Below visualization clearly shows that as you upgrade your skills, better compensation is waiting for you so it’s time to upgrade your skills. You can follow learning path of Python, R, SAS and Qlikview here.
Have you graduated from Tier1 colleges? Here is some good news for you. The heat map below shows the willingness of analytics companies to pay premium for talent from Tier 1 institutes.
Mumbai and Kolkata have slightly better compensation compared to other top 5 cities. But, if look at the distribution, it clearly shows the penetration of industries is more in Mumbai, Delhi NCR and Bangalore.
For the die-hard statisticians, some of the graphs above warrant confidence intervals along with these disclaimers. These plots were created to understand the trends rather than reaching conclusions. Also, the sample size was large, so the intervals would be small compared to the variation we are seeing here.
Once we had the decision tree ready, we quickly validated it on a smaller dataset. We found the model to provide right classification in 70% of the cases – not bad given the amount of dirty cuts, we had made in last 1.5 days.
The hustle up to Saturday!
This was Thursday afternoon! We had a basic model ready, we did some tweaks to the model in next half a day, but it was a good draft. We decided that we would make this test live on Saturday morning because a lot of job search happens over the weekend. This meant we had less than 1.5 days for all other preparations. Over the next 36 hours, we did the following:
- Finalized the creatives for landing page, social media campaign and the results
- Created a social media marketing plan
- Made the required additions to our blogging platform
- Implemented the decision tree and tested all the possible cases before go live
Go live and after-effects
Thankfully, we pulled it all together over a few Pizzas and burgers. Our interns extended help for model implementation and to finish all the required testing. The test went live on Saturday morning and reached out to more than 15,000 people over the weekend – not a bad reach for a 3 day hack!
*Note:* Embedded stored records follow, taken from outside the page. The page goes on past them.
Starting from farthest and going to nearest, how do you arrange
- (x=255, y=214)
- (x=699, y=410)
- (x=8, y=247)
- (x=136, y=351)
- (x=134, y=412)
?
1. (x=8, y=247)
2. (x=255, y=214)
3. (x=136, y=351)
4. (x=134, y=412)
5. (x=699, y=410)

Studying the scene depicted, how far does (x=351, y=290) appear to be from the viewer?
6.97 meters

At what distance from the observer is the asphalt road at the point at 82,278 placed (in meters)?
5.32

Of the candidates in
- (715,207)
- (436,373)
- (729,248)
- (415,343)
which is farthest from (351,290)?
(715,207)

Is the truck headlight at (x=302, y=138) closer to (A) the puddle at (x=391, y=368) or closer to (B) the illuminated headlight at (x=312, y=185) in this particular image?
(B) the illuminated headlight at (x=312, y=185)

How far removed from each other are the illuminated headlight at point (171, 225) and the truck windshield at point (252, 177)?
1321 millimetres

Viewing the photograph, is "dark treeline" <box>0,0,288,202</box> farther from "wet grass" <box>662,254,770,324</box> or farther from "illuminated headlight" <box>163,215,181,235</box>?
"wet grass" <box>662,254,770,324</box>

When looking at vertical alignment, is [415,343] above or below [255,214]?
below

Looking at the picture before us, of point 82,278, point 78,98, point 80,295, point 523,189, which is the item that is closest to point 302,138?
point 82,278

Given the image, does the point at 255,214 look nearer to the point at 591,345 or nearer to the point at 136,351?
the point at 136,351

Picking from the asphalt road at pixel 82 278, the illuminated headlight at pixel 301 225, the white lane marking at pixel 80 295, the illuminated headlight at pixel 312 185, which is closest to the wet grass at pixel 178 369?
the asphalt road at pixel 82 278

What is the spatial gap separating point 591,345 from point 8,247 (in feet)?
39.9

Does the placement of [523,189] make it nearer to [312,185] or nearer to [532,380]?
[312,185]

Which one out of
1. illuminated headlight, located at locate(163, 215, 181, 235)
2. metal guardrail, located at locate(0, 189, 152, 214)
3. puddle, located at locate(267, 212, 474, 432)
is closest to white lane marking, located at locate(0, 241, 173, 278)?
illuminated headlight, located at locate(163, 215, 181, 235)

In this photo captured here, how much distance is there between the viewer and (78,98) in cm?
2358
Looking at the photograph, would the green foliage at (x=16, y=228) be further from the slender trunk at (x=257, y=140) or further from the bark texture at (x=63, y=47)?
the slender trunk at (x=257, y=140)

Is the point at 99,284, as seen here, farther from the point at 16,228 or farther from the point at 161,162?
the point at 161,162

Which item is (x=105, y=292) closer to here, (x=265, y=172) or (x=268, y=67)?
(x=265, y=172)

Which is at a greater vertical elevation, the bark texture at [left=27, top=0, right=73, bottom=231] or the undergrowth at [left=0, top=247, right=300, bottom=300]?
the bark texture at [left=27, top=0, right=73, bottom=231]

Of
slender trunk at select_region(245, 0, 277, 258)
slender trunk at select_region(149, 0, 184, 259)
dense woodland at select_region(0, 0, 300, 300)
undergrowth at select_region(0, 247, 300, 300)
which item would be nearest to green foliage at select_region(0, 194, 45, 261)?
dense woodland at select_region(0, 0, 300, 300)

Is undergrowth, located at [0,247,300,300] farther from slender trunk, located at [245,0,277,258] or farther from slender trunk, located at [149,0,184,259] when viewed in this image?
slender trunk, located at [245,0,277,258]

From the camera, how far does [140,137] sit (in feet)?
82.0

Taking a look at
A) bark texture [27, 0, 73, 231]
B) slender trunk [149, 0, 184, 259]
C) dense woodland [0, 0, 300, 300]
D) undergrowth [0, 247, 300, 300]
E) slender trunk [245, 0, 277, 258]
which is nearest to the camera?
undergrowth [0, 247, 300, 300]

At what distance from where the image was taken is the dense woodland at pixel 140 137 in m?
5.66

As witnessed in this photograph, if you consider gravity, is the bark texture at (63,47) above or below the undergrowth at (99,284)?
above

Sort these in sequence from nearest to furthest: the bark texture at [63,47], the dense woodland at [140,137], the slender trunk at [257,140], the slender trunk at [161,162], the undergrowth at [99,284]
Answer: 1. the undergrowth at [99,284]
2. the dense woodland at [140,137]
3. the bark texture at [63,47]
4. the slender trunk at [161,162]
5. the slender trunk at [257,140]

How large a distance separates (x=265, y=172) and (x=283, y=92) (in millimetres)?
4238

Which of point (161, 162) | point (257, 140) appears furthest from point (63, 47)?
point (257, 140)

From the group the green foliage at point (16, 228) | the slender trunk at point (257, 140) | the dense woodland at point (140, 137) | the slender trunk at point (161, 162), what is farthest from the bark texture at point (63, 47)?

We spent most of the Saturday cleaning up the corners we had cut during the process and celebrated the achievement over a movie and dinner in the evening.
This is the fastest turn-around I have done on a predictive model – this is what we love about the start-up life. Here is what our Facebook walls looked like over the weekend:
While Sahil and Manish were unwinding, Sunil & I were conducting a Hackathon – action never stops!
End Notes and Disclosures:
We loved the experience of creating something like Analytics Professional Salary test from scratch in a period of 3 days. It wasn’t easy – there were times, when we thought we are pushing too much, but then we did!
Is the app perfect? The answer is no. Here are some disclosures. I think there are still areas of improvement. I have a hypothesis that the test is under-predicting because the salary data is coming from people who were searching for jobs and low salary could be one of the reasons for the lookout. But even with its limitations, I think we have created a unique, one of its kind app here. I would love to hear your thoughts on what you think about the app and what additional features would you want it to have. Looking forward to it.